EXERCISE DIRECTIONS: Carry on the blog post about the trailer for the movie "Chocolate" from the point where it ends.

DOCUMENT PASSAGE:

— begin —

Friday, February 6, 2009

I do not know what to do with this new information.

Deal: Movie trailer: Chocolate

It's called "Chocolate", and is about an autistic girl.  Please watch and comment on anything unusual.

Kaiser: "Chocolate" is a slapstick comedy with a hero who is a nice guy. I thought that wasn't allowed anymore. He's a single dad, bringing up his daughter with the help of his mom. He takes his job seriously. He may be chubby but he's brave and optimistic. And he's in a PG-rated film with no nudity except for a bra strap, and no jokes at all about bodily functions.

It doesn't sounds really good.

Prescott: Oh I meant to write about how kick ass it looked but was too busy trying to steal it from the world wide intrawebs.

Prescott: Is it just me or are deaf women extremely hot?


Deal: When they remake UHF in 2012 starring Dane Cook as George Newman, someone in the script-writing commitee will suggest that instead of 'Ghandi 2' there be a parody movie about a 'special needs girl with a special need..... to KICK SOME ASS'.  Everyone will laugh at this idea until one guy says "They already made that movie, it was called 'Chocolate'".

Then, as a hush falls over the room he'll add "... and they were DEAD F-ING SERIOUS."

Then, I don't know, they'll have awkward silence until one guy suggests that maybe they break early for lunch.  Then, they'll come back from lunch and spitball a few other ideas until they get enough to crank out an adequate script.  The movie will fall into development hell for five years before eventually being released in 2018 straight to cyber-video.  Dane Cook will cash the check and languish for a while doing local TV spots until reinventing himself as a talk show host with an edge.  His co-host will be Chelsea Handler and they'll last eight seasons.  The writers will all die in obscurity, although one of them will have a daughter that goes on to be a junior senator from Nevada for two terms so I guess that's something.

— end —

EXTRACTED INFORMATION:

— begin —

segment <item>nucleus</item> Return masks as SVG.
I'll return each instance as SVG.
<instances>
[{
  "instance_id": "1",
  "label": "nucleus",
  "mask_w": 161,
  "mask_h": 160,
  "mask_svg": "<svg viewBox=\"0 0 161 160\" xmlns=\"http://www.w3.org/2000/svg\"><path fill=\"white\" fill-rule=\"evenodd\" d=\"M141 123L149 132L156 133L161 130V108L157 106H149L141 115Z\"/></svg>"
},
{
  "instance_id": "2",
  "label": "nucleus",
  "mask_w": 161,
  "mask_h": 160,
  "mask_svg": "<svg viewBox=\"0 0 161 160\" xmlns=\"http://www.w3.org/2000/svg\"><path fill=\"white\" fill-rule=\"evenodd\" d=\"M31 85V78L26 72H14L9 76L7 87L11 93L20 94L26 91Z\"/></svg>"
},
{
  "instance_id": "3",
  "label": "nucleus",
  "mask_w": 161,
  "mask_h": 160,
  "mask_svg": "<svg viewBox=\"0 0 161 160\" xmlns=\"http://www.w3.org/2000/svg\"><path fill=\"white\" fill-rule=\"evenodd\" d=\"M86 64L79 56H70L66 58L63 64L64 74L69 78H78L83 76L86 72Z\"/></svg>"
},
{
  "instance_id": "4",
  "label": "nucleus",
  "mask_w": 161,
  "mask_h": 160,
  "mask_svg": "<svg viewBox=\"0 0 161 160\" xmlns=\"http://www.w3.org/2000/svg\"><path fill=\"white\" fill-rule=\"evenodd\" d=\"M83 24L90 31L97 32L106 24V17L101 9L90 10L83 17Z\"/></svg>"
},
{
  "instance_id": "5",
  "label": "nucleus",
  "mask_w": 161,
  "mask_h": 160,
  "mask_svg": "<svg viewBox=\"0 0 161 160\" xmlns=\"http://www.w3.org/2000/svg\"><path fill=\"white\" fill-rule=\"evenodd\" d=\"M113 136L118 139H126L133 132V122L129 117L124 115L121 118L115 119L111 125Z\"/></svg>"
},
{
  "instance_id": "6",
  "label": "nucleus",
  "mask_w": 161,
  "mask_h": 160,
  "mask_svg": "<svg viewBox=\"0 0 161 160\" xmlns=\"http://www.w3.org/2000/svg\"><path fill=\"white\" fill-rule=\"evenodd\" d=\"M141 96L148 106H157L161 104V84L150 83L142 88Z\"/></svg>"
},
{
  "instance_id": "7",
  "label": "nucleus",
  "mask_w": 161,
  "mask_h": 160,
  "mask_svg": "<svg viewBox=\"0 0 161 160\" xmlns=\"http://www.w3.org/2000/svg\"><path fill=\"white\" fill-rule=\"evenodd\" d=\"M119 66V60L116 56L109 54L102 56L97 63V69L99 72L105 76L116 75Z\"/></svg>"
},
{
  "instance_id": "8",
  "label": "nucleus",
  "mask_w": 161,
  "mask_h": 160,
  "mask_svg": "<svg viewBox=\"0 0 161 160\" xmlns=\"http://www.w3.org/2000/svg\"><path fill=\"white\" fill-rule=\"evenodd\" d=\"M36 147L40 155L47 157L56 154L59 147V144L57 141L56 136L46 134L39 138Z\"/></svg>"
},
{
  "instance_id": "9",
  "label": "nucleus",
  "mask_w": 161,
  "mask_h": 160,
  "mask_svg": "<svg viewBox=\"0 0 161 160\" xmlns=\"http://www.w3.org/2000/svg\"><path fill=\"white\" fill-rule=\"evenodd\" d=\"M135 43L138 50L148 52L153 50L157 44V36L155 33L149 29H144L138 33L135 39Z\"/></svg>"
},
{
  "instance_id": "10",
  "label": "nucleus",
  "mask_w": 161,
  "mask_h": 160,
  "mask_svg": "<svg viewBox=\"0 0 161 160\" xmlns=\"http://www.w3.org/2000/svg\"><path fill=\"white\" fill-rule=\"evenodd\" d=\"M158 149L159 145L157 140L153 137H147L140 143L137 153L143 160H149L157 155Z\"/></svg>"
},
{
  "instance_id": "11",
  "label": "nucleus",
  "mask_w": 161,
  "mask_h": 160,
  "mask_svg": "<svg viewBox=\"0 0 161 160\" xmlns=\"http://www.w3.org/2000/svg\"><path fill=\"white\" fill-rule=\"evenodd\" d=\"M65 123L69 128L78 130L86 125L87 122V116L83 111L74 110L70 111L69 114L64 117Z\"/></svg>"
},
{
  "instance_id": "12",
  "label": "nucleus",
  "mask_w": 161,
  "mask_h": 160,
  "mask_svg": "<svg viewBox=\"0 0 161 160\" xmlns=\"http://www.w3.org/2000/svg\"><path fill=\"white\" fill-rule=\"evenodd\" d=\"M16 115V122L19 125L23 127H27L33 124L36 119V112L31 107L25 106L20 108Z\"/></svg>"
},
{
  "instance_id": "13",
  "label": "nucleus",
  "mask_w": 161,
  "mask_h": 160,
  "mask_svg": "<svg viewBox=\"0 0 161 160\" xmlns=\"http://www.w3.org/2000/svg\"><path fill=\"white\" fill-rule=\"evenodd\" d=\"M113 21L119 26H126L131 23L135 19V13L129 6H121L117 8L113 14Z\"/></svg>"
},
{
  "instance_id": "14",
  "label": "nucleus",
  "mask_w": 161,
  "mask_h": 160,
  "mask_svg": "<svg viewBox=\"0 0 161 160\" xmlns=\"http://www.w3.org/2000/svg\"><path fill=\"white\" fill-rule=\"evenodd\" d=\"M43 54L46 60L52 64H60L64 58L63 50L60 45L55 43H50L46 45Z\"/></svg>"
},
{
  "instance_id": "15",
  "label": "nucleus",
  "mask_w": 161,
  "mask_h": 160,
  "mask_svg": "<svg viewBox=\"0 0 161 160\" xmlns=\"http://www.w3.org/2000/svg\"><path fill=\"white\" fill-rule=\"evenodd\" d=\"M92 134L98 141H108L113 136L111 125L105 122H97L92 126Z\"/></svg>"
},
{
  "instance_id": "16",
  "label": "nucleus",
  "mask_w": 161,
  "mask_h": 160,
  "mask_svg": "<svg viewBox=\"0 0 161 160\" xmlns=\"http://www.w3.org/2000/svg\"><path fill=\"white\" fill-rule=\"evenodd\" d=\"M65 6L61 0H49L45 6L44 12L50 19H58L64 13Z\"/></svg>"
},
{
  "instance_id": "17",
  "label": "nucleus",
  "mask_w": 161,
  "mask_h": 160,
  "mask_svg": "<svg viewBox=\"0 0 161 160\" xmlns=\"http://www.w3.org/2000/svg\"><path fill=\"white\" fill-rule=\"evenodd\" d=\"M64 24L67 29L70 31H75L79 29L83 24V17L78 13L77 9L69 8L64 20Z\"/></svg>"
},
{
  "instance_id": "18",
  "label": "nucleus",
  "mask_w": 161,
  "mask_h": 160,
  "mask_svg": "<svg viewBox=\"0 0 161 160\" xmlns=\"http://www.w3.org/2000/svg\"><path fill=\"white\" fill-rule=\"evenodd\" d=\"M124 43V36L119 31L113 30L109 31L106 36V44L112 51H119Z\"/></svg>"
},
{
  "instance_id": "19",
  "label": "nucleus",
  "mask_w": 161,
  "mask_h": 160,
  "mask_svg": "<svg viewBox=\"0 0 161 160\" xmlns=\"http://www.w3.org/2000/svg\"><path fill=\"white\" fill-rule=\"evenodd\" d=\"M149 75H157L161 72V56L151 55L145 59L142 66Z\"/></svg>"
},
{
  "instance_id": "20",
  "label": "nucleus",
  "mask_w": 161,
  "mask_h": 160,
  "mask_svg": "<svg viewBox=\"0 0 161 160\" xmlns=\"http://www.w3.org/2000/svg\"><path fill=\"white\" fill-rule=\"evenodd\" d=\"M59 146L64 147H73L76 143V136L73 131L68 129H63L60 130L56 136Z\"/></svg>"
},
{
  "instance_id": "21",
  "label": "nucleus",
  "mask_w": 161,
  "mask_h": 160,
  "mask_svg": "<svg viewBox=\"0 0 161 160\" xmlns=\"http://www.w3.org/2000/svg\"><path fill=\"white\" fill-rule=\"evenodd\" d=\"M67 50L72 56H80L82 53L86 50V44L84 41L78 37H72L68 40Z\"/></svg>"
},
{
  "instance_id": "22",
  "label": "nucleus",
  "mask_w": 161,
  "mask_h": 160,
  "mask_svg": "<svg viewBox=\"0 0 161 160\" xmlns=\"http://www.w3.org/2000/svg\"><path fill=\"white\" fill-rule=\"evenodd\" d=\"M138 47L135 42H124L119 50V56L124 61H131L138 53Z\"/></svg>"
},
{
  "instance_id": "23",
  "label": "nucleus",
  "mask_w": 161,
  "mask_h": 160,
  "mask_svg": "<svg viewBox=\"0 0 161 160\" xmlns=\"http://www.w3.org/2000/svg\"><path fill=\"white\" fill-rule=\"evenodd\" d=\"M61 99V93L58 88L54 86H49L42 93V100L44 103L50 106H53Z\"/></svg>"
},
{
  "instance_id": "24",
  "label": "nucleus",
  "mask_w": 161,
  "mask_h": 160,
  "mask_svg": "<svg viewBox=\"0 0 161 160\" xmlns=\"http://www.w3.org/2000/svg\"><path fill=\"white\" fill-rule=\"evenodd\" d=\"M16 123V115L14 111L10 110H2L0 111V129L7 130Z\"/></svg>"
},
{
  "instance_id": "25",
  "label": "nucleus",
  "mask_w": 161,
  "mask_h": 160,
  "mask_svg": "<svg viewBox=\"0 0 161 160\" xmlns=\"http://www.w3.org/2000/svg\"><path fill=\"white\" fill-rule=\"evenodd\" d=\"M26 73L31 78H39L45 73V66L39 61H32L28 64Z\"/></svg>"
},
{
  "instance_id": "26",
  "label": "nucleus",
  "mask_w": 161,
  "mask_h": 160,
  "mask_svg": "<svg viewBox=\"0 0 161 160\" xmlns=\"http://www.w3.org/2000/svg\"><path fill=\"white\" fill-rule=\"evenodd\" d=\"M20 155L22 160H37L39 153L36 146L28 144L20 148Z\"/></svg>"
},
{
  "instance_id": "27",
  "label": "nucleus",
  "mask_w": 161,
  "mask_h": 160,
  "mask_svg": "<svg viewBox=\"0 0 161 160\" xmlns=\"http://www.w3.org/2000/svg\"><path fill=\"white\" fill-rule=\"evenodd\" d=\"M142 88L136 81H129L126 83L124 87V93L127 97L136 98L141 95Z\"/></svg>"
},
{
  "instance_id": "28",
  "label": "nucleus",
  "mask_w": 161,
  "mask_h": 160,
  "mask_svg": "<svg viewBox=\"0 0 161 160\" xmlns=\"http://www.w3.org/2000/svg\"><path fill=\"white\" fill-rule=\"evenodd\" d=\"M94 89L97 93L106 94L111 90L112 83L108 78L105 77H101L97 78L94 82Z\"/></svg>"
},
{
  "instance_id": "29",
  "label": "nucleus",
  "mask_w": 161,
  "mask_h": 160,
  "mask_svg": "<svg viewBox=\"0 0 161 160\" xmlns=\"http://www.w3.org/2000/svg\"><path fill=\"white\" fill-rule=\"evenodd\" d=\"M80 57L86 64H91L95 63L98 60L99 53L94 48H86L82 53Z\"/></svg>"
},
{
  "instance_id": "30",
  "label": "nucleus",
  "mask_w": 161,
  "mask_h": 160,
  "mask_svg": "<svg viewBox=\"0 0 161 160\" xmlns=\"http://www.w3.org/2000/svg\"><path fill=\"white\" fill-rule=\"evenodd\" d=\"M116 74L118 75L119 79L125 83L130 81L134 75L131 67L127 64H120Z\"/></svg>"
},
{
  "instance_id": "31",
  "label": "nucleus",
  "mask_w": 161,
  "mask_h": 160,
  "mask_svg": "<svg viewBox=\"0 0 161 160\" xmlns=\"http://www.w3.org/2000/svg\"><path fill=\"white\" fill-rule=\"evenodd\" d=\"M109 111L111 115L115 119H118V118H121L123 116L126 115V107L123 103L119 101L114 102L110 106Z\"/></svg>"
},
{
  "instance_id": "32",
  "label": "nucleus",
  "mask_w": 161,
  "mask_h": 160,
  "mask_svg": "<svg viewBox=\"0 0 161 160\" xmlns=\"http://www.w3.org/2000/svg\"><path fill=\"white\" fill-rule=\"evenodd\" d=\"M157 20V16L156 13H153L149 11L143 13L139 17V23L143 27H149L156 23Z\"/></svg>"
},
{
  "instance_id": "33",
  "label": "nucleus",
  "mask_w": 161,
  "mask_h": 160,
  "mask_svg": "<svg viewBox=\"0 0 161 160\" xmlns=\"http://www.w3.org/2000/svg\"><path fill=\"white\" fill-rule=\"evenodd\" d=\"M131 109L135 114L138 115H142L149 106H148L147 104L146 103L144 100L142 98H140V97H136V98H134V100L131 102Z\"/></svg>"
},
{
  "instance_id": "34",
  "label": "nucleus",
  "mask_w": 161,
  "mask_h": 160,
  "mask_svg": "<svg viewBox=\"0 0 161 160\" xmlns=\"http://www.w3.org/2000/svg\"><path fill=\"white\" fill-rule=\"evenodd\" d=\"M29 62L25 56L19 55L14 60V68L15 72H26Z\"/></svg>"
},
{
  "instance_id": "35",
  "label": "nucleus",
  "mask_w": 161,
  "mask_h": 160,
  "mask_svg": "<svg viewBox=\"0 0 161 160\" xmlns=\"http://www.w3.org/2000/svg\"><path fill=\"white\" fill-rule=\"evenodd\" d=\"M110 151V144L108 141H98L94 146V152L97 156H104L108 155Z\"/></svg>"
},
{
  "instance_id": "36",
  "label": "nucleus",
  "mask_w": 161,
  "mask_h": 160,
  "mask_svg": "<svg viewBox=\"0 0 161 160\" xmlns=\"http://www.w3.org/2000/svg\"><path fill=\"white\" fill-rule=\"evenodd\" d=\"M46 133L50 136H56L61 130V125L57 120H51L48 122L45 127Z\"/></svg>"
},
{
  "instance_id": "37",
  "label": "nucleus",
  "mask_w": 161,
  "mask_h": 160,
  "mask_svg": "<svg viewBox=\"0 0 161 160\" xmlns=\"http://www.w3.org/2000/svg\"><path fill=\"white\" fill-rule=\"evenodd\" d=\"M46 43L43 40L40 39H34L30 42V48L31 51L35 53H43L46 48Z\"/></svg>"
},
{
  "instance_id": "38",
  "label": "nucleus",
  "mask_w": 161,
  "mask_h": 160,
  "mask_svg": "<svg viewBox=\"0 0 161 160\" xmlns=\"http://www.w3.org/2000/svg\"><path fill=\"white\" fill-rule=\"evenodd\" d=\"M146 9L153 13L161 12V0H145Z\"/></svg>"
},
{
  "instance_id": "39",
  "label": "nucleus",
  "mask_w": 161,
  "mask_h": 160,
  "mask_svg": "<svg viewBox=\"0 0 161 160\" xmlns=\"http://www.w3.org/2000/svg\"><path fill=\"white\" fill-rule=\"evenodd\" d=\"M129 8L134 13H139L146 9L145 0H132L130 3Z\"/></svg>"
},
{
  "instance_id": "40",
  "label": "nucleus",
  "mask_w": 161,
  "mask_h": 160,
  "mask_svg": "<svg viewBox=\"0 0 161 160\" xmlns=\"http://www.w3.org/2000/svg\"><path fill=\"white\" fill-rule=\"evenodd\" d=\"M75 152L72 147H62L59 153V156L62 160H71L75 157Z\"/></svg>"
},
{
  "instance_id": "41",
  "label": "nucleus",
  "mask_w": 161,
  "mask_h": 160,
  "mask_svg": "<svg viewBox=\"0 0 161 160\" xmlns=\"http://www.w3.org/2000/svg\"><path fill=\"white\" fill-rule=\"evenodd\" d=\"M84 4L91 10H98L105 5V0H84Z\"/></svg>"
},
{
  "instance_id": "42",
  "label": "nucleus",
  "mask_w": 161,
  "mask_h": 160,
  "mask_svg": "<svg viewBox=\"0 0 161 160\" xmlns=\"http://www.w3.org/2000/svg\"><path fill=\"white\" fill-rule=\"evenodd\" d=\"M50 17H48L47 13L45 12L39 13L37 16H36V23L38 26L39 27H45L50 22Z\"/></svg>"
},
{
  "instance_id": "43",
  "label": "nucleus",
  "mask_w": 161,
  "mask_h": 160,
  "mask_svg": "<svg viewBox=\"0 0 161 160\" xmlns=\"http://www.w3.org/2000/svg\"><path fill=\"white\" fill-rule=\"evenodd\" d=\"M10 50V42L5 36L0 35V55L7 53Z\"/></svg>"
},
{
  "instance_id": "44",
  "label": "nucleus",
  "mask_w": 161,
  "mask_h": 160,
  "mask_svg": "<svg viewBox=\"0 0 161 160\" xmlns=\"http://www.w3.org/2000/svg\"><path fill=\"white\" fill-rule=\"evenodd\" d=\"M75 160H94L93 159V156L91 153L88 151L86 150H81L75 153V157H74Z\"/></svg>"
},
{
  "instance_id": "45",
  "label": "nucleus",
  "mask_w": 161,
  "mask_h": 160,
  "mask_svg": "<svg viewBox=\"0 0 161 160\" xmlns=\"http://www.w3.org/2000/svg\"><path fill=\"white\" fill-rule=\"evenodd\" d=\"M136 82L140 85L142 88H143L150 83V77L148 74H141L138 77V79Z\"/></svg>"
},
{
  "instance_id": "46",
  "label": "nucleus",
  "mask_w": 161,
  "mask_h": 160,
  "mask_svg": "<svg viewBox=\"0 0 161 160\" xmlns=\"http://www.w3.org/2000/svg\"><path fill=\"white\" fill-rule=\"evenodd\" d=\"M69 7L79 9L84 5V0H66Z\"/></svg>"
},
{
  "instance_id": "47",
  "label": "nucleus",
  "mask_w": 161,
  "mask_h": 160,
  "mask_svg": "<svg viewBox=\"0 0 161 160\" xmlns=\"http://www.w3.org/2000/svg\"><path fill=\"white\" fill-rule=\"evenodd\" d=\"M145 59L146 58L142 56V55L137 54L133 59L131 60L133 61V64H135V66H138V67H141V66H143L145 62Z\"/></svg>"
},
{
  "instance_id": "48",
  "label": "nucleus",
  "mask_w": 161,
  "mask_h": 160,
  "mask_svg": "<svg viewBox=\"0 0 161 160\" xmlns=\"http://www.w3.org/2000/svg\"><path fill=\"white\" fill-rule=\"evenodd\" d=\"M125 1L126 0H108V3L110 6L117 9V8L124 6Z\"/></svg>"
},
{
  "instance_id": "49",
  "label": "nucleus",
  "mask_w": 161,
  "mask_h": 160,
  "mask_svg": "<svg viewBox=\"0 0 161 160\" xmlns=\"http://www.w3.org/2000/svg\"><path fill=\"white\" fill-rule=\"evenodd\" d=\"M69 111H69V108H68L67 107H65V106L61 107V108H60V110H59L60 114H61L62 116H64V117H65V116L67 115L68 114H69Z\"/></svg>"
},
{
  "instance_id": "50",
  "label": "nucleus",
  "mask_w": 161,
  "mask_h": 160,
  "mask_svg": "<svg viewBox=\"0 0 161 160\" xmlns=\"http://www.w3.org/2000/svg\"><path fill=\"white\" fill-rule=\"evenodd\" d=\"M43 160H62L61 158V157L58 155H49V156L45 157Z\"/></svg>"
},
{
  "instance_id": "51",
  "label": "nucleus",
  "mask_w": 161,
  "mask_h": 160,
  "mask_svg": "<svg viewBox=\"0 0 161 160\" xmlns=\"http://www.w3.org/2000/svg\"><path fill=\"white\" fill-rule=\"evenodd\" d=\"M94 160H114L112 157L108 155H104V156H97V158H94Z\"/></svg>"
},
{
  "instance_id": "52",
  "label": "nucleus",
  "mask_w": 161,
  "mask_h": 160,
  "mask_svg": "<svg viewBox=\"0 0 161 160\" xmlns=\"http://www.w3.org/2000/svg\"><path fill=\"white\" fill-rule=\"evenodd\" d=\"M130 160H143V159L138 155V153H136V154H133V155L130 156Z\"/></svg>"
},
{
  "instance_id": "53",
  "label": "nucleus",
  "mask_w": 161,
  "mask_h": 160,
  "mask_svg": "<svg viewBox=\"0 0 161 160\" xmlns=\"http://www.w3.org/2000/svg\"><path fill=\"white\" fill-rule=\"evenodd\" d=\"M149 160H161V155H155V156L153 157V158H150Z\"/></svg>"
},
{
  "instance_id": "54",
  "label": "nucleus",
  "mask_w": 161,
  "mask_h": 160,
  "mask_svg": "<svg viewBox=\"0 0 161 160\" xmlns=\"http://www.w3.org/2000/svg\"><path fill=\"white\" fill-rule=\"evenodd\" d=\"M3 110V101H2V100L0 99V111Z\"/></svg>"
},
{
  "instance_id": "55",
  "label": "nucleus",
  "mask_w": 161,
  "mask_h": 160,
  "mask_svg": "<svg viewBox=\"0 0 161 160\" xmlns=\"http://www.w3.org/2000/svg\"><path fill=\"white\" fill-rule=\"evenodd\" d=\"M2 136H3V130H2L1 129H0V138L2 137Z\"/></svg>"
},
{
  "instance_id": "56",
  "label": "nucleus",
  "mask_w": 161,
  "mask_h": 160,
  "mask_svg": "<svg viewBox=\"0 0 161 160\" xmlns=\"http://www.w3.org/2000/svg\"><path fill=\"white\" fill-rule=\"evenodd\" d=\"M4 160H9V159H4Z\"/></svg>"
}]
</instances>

— end —

RESULT OF THIS EXERCISE:
Kaz: Yeah right Deal.  That's an unlikely scenario.  Nobody actually says "F-ING" in the future. They have newer future curse words, like "Traste".  "... and they were dead T-ing serious".

Kaiser: Once when Harry and Laverne were talking about their favorite movie lines, Harry says some boring old bullshit about some black and white movie and Laverne says, "'It's my way or the highway' from Roadhouse." Did Roadhouse invent this phrase? Did Roadhouse invent the Polar Bear?

You gnow who got short-changed? No, I'm talking about Prescott. Since he doesn't have a sweet nickname yet, I nominate Prescott "The Throat-Ripping Scene from Roadhouse" Howze.

Also, Jason "Ben" Schmidt

and Aaron "White Prescott" Maxwell

Prescott: You all should be Tivoing The Big Bang Theory

Kyo: done.  Big bang is a brilliant look into how nerdy we all wish we could be.

An affront to all that is decent

Prescott: Only read this if you want to discuss how wrong they are about every single entry.

http://tv.ign.com/top-100-animated-tv-series/


Kaz: Things wrong with this list:

1. MASK is number 99
2. MASK is before the animated series based off of the terrible Keven Smith movie Clerks
3. The Smurfs are number 98, only one before the animated series of the Clearks
4. Voltron is number 76.  That means 75 OTHER cartoons were rated above the greatest cartoon ever.  Also, that means it is only 12 better than clerks the animated series.
5. Pokemon was rated above voltron and MASK
6. Spiderman and his amazing friends comes before the action packed spiderman adventures from the nineties, which includes Sins of the Fathers part one through twenty four.
7. He-Man is probably the most manly name I can think of.  Why is it only forty points ahead of Clerks the animated seris?
8. teenage mutant ninja turtles didn't even make into the top half
9. Duckman beat Thundercats.
10. Gargoyles is only 53 ahead of Clerks the animated series
11. Schoolhouse rock was even mentioned at all.  I don't know about you, but that was the most infuriating part of my day.
12. Home movies beat space ghost coast to coast
13. Transformers was only ranked 23.  That means that Transformes is only 75 higher than clerks the animated series.
14. Under the Real ghostbusters they make this comment:

Interesting note: The original voice of Venkman was old Rhoda voice actor Lorenzo Music, who was also the voice of Garfield for 12 years. And who did they get to do the voice for Garfield in the movies in order to echo the old Lorenzo Music dry tone? Bill Murray.

Only fagtarded bithces have ever noted that before.  Although, that was the gayest way of saying it - next to Deal and Kaiser.

15. You are gay

Prescott: Also, South Park, Beavis and Butthead and the Maxx made the list and Daria didn't!

Schmidt: Can't argue with the Super Friends right at number 50 - equally protecting both the popular and unpopular cartoons.  

Kaiser: The top 10 isn't a TERRIBLE list
(edit: well, it's pretty bad)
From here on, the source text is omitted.